Près de deux ans plus tard, celui qui a pris la tête du parti présidentiel Renaissance est parvenu à faire aboutir son initiative, avec 223 sénateurs pour et 112 contre, lors de ce dernier vote qui ne faisait guère de doute dans un hémicycle dominé par une alliance droite-centristes qui soutient globalement le texte.
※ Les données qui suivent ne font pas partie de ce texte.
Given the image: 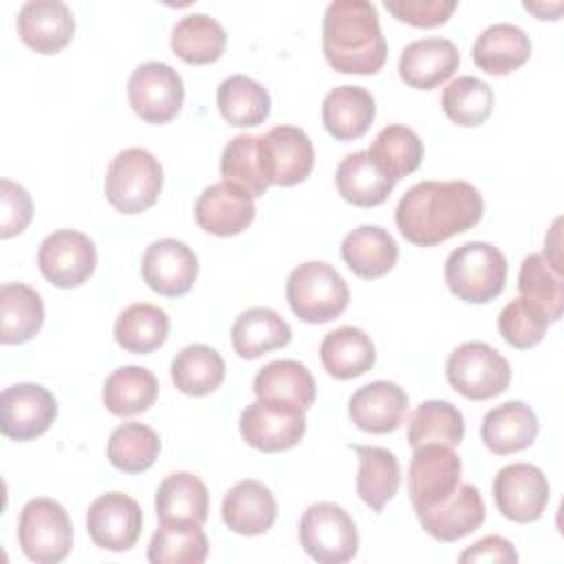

Pour Me Arnaud de Saint Rémy, avocat au barreau de Rouen et responsable du groupe de travail Droit des enfants, cette nouvelle loi est inutile et va à l’encontre des grands principes de la justice pénale des mineurs : « C’est une remise en cause du principe de la primauté de l’éducatif sur le répressif. Aujourd’hui, c’est le répressif qui va primer. Et notamment la meilleure illustration, c’est l’inversion du principe d’atténuation de peine pour les mineurs qui, aujourd’hui, n’existe plus. Nous avons assisté, les bras ballants, à une remise en cause de ce qui a été le fondement de la France, c’est-à-dire le principe de l’éducatif sur le répressif. »
Pour l’avocat, un mineur sera jugé comme un majeur. Et seulement à titre exceptionnel que l’on fera bénéficier le mineur de l’atténuation de responsabilité. « Ce qui me choque, poursuit Me Arnaud de Saint Rémy au micro de Laurence Théault, du service France de RFI, c’est que, alors que nous étions en train de célébrer les 80 ans de l’ordonnance de 1945 qui rappelait le principe de l’éducatif sur le répressif, et bien là, on fait l’inverse. C’est-à-dire que la France tourne clairement le dos à ce qu’elle est. »
« Le délai de prise en charge est la clé »
La réforme prévoit notamment la création d’une amende civile pour les parents qui ne répondraient pas aux convocations aux audiences, ou encore la création d’une procédure de comparution immédiate pour les jeunes récidivistes à partir de 16 ans. Autre dispositif phare : l’inversion du principe de « l’excuse de minorité », selon laquelle un mineur est sanctionné moins sévèrement qu’un majeur. À partir de 16 ans, cela deviendra l’exception qui devra être motivée par le juge et non plus la règle, pour les cas de récidive punis d’au moins cinq ans d’emprisonnement.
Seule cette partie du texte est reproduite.